__Brief__. When you reach the line in the data below that contains "United States, site archbold_FL-16.", please start repeating lines exactly, and stop after the line that contains "scientific name: Connochaetes", repeating nothing else.

*** Begin section ***

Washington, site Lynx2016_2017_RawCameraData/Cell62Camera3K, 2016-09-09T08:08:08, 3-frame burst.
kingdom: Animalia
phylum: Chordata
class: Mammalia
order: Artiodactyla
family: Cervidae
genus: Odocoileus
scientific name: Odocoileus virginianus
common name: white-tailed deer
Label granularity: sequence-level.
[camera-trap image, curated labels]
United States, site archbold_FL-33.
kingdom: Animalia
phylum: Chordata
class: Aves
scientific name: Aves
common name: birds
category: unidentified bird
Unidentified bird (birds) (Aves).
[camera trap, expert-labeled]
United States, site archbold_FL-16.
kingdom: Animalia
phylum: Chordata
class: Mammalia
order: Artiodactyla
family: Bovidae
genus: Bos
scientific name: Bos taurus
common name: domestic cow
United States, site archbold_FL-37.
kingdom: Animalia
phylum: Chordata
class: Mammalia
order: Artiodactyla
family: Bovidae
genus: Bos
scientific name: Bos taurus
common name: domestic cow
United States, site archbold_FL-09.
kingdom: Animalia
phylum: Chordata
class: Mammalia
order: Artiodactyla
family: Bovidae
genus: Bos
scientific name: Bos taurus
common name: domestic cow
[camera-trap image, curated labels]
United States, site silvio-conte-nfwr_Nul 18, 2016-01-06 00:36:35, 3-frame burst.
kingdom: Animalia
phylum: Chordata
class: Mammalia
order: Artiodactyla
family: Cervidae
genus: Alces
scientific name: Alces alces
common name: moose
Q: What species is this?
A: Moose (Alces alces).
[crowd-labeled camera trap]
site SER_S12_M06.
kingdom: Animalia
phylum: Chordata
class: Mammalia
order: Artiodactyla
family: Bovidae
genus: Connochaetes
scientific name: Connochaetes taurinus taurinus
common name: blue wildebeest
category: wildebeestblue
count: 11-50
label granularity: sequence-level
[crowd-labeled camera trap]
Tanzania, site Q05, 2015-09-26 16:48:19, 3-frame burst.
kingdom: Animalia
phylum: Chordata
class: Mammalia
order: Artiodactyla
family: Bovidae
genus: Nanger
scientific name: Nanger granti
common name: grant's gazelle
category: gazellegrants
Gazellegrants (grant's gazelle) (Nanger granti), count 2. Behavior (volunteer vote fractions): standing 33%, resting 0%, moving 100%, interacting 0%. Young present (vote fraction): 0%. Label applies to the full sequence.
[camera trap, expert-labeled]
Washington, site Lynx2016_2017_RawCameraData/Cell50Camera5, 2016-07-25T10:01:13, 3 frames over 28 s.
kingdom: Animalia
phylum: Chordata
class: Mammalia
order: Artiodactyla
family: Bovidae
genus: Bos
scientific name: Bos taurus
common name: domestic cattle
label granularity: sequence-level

*** End section ***

__Result of this task__.
United States, site archbold_FL-16.
kingdom: Animalia
phylum: Chordata
class: Mammalia
order: Artiodactyla
family: Bovidae
genus: Bos
scientific name: Bos taurus
common name: domestic cow
United States, site archbold_FL-37.
kingdom: Animalia
phylum: Chordata
class: Mammalia
order: Artiodactyla
family: Bovidae
genus: Bos
scientific name: Bos taurus
common name: domestic cow
United States, site archbold_FL-09.
kingdom: Animalia
phylum: Chordata
class: Mammalia
order: Artiodactyla
family: Bovidae
genus: Bos
scientific name: Bos taurus
common name: domestic cow
[camera-trap image, curated labels]
United States, site silvio-conte-nfwr_Nul 18, 2016-01-06 00:36:35, 3-frame burst.
kingdom: Animalia
phylum: Chordata
class: Mammalia
order: Artiodactyla
family: Cervidae
genus: Alces
scientific name: Alces alces
common name: moose
Q: What species is this?
A: Moose (Alces alces).
[crowd-labeled camera trap]
site SER_S12_M06.
kingdom: Animalia
phylum: Chordata
class: Mammalia
order: Artiodactyla
family: Bovidae
genus: Connochaetes
scientific name: Connochaetes taurinus taurinus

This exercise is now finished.